Tuesday, December 28, 2010

-XX:+UseCompressedStrings explained

It looks like Oracle has finally released some documentation for those options they've been using in SPECjbb2005 submissions. The doc is here and it looks like it appeared on Christmas eve.

Like I guessed, they're using a byte[] array instead of a char[] array for Strings wherever they can.

Presumably this makes the code path more complicated, because every time the JVM deals with a String it now needs  to check what kind it is. The space savings are probably worth it, at least in some applications.

Why isn't it on by default? Two possibilities:
  1. The penalty is too high in many applications. In my opinion, this would make it a bit of a benchmark special.
  2. The option isn't quite ready for prime time yet, but they plan to turn it on by default later.
Is this option "fair" to non-Western-European applications? I'd argue that it probably isn't unfair. A lot of String objects aren't involved in the user interface at all. In many applications, such as Eclipse, Strings are used extensively as internal identifiers for things like plug ins, extension points, user interface elements, etc. Even if your application presents a non-ASCII user interface there's a good chance that it still has a lot of ASCII strings under the surface. It might not benefit as much from this option, but it would probably still benefit.

(Of course that assumes that there's no penalty for using non-ASCII Strings beyond the extra space. If the option is implemented in an all-or-nothing fashion, e.g. if it stops using byte[] arrays the first time it encounters a non-ASCII String, then non-ASCII applications wouldn't benefit at all.)


  1. I did some very preliminary testing for my purposes. I was parsing 10 kB XMLs with Xalan (i.e. default parser) on JDK build 1.6.0_23-b05 (win 64 bit) and was generating text-only PDFs out of each of them with iText. Tests were done with all data in memory, all strings had nothing but ASCII, minimum 1000 transformations in one loop.

    The tests consistently show a speed penalty of about 10% when -XX:+UseCompressedStrings is used. No other JVM modifiers, BTW.

    I would imagine that when caching wins over any I/O many times over in speed, it might well be a good deal. It does consume measurably less heap. In my case, very approximately around 30%.
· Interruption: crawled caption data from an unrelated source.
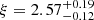 $ \xi = 2.57^{+0.19}_{-0.12} $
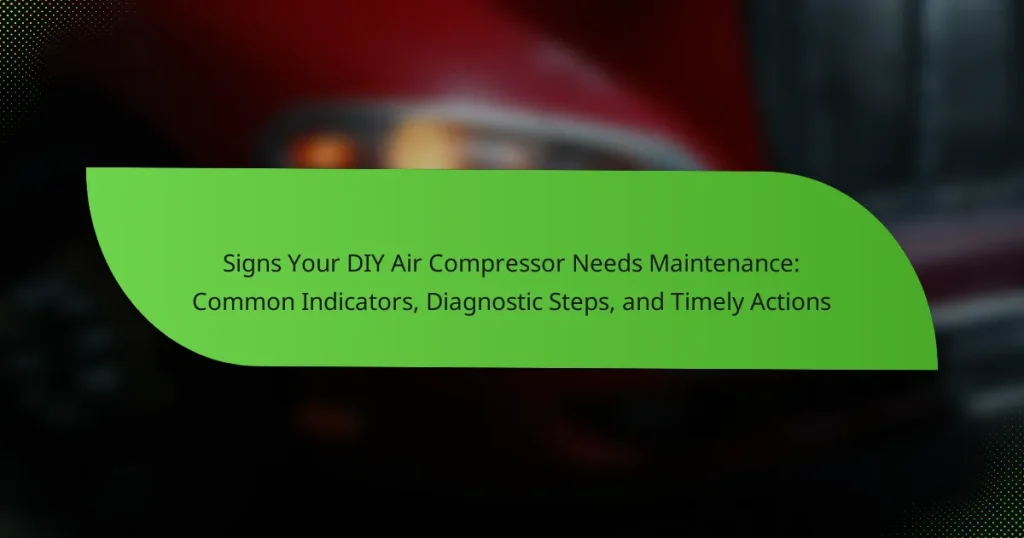 Signs Your DIY Air Compressor Needs Maintenance: Common Indicators, Diagnostic Steps, and Timely Actions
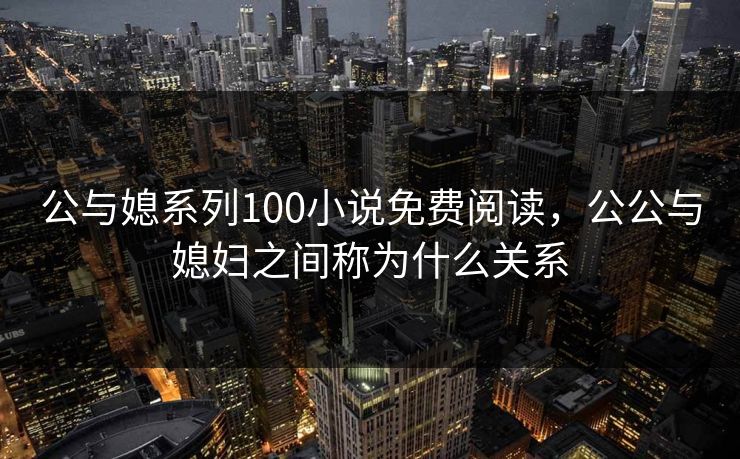 公与媳系列100小说免费阅读，公公与媳妇之间称为什么关系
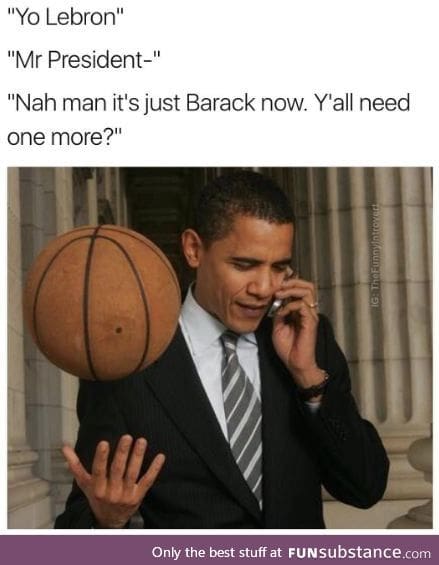 Idk if y'all have ever seen Obama play basketball but he gets BUCKETS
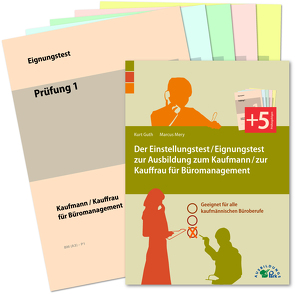 Der Einstellungstest / Eignungstest zur Ausbildung zum Kaufmann / zur Kauffrau für Büromanagement von Guth,  Kurt, Mery,  Marcus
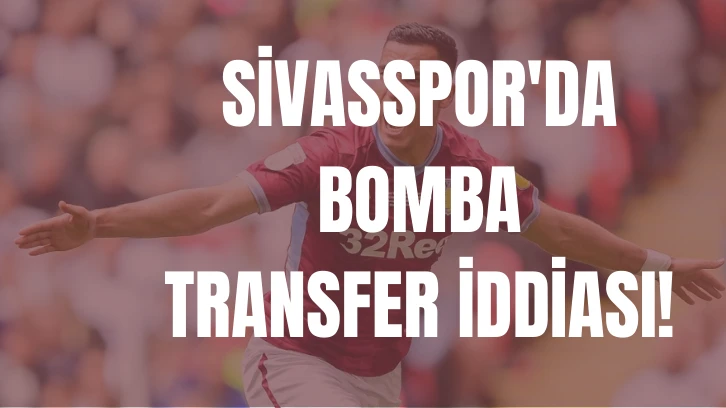 Sivasspor'da Bomba Transfer İddiası! 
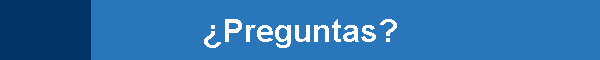 �Preguntas?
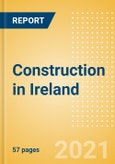 Construction in Ireland - Key Trends and Opportunities to 2025 (H2 2021)- Product Image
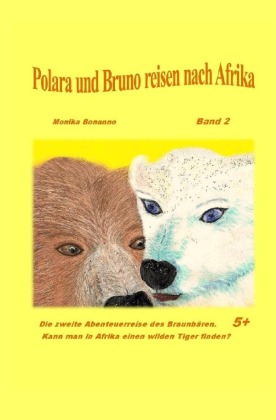 Polara und Bruno reisen nach Afrika 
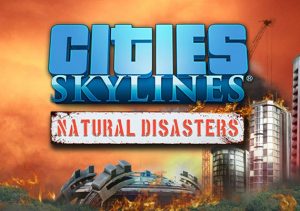 Cities Skylines Natural Disasters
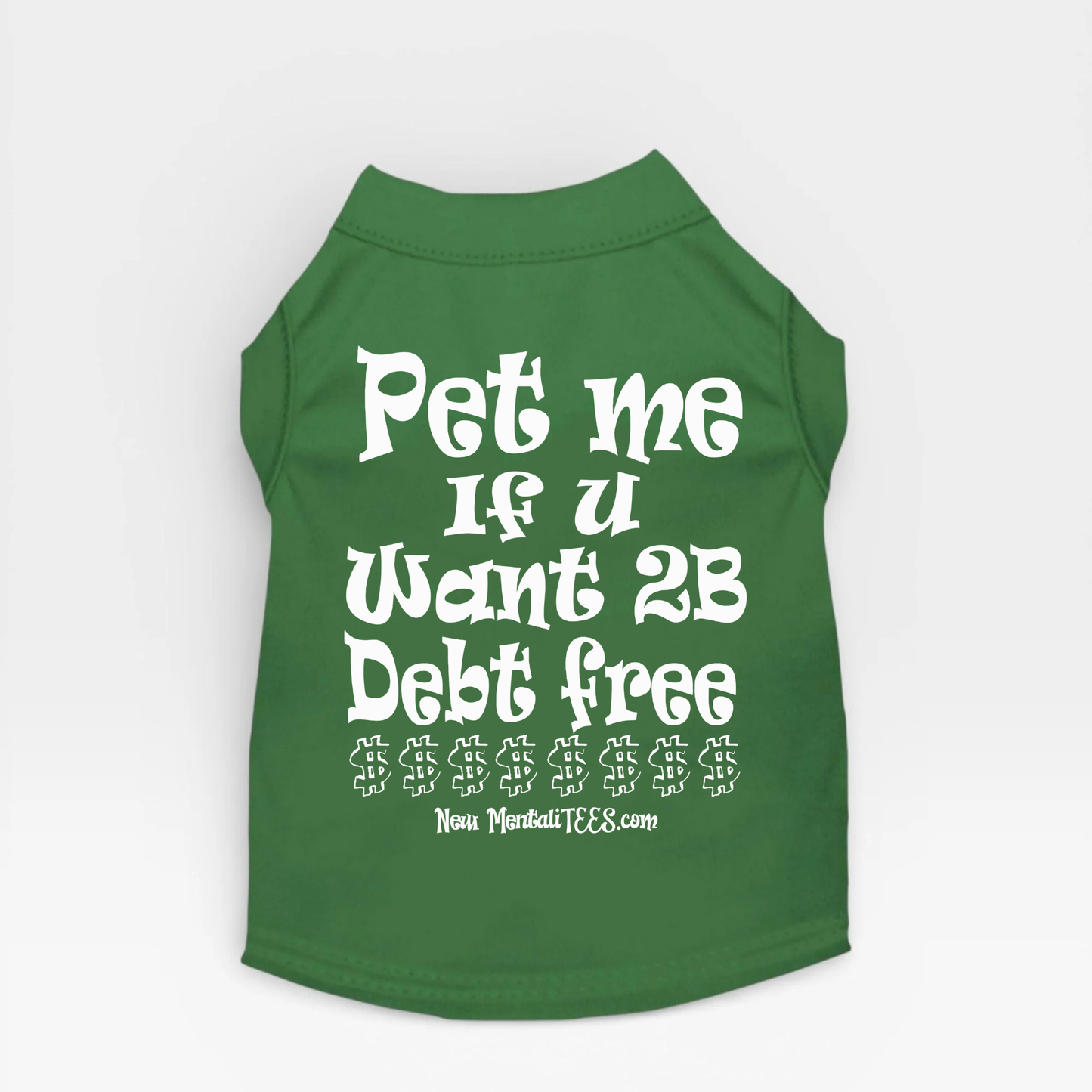 Pet Me If You Want 2B Debt Free - Dog Tee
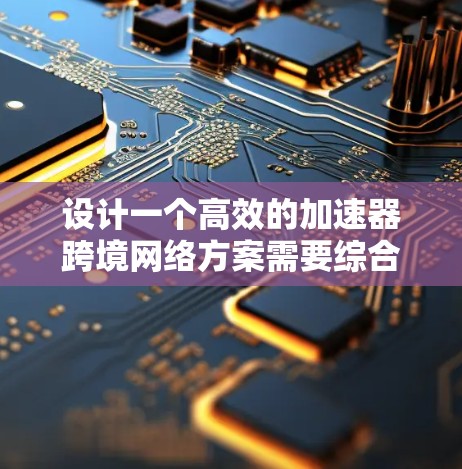 设计一个高效的加速器跨境网络方案需要综合考虑技术、合规性、安全性和用户体验。以下是一个详细的设计方案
  2. Interesting. I would have assumed that in most cases this compression occurs naturally when serializing Objects (with String members) as UTF-8, so that there'd be little benefit to tweaking in-memory representation. Except for Strings that are seldom used (could be the case for class definitions, method names etc). Then again access via String.charAt() should be relatively fast so maybe overhead is not all that drastic.

  3. presumably the repeated -XX: is a typo (as in -XX:-XX:+UseCompressedStrings)?